On the right, we see a similar outperformance in propane relative to Brent at the Far East Index, or FEI which is the benchmark in Asia. This is important as Antero has exposure to not only domestic NGL markets, but also international destination pricing through our export access on the Mariner East system.

Well, the fundamental backdrop for NGL prices is set up for improved pricing as we head into next year; the limited liquidity in the futures markets for such products does not always reflect the anticipated value further out the curve.

Or put another way, there is typically very little correlation between the future strip price in the out years and the ultimate physical price.

Slide number 10 titled NGL Pricing Outlook illustrates the value of some third-party analytical teams, including the Citibank Commodities team shown here are placing on NGLs in 2021 and beyond based on their bottoms up global supply demand models.

Looking more closely at the Northeast takeaway capacity, Slide number 11 titled, Northeast LPG Supply & Demand highlights the reason for a tightening of the Northeast differentials to Mont Belvieu for LPG that has resulted from the Mariner East project.

The increase in takeaway capacity out of the Marcus Hook terminal through Mariner East led to markedly improved in basin pricing relative to Mont Belvieu. Marcus Hook has the capacity to evacuate in excess of 225,000 barrels a day of LPG from the basin through exports helping support Northeast domestic LPG prices.

The anticipated final completion to the Mariner East 2 pipeline system this winter taking ME2 capacity to 275,000 barrels a day will create ample capacity to export Northeast NGL production for the next several years. And we anticipate in-basin differentials to remain tied to Mont Belvieu going forward. With that, I'll turn it over to Glen..

Glen Warren

Thank you, Dave. A bullish NGL price outlook is very encouraging for Antero, due to our position as the second largest NGL producer in the U.S., producing 131,000 barrels a day of C3+ in the second quarter of this year. At that production level, a $5 per barrel or $0.12 per gallon change in C3+ pricing has a $225 million impact on our cash flow.

Including hedges we realized approximately $20 per barrel for C3+ in the second quarter, so moved even $25 per barrel increases our annual cash flow by $225 million. So we have significant pricing leverage.

Continuing on the macro theme shown on Slide number 12, we're also encouraged by the natural gas macro outlook for the second half of 2020, and into next year, following the dramatic decline in industry rig counts and completion spreads. 2020 natural gas production is forecast to exit approximately 5.5 Bcf a day lower than 2019.

This reduced activity is expected to extend supply declines into 2021, with average production, projected to be 8 Bcf a day below the 2019 peak. On the demand side, we have seen an impact from the global pandemic on natural gas but primarily through cancelled LNG cargoes, as U.S.

residential and commercial demand has remained strong driven by above average temperatures this summer. LNG cargo cancellations are forecast to moderate in September, but only about half of August cargo cancellations expected. So that's up to 3 Bcf a day of uptick in LNG demand expected for September.

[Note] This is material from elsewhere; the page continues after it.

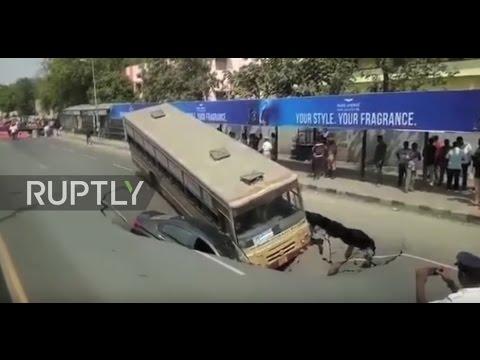سقوط حافلة وسيارة بعد انهيار طريق عام في الهند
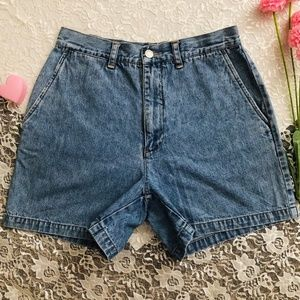 90s 00s VTG HIGH WAISTED PLEATED JEAN SHORTS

The pandemic impact on natural gas demand is expected to be less strong or impactful and a shorter duration than in oil leading to an undersupplied gas market in 2021. Slide number 13 highlights the sharp 72% decline in horizontal rig counts in the oil focused space and that's about midway down the page there.

On Slide number 14 completions you can see an even greater 79% decline in total U.S. completion spreads in the oil focused space also in the middle of the page there.

This sharp reduction in activity that became widespread during the second quarter is expected to result in further declines in natural gas and NGL supplies moving into the second half of this year, as decline rates begin to take hold. Note that 65% of U.S.

NGL supply comes from shale oil focused basins compared to only 27% of natural gas supply from those basins. This indicates that the dramatic slowdown in activity in the oil focused shale basins will have an even larger impact on NGL supply than it will on natural gas supply.

These are some of the fundamentals behind the NGL slides that Dave discussed earlier. Slide number 15 titled, Asset Sales Program Update provides a recap of our asset sale progress. In total, we've announced $531 million of asset sales to-date.

This includes the sale of $100 million of AM common shares last December, the $402 million royalty transaction that we announced in June, and the $29 million hedge monetization announced today.

The hedge monetization was executed to bring our hedge book back to alignment with our net volume forecast, following the royalty transaction, assuming our maintenance level capital plan for 2021. We continue to stay focused on executing our asset sale target range of $750 million to $1 billion.

Slide number 16 titled Asset Monetization Opportunity Set details the range of options that are being considered. We have delivered 60% of the mid-point of that target thus far and are in substantive discussions on several of these options and remain confident that we will achieve our asset sales target this year.

Slide number 17 titled Substantial Liquidity Enhancements illustrates our updated liquidity outlook. We continue to be proactive with debt repurchases during the second quarter repurchasing $279 million of notional debt at an 18% weighted average discount.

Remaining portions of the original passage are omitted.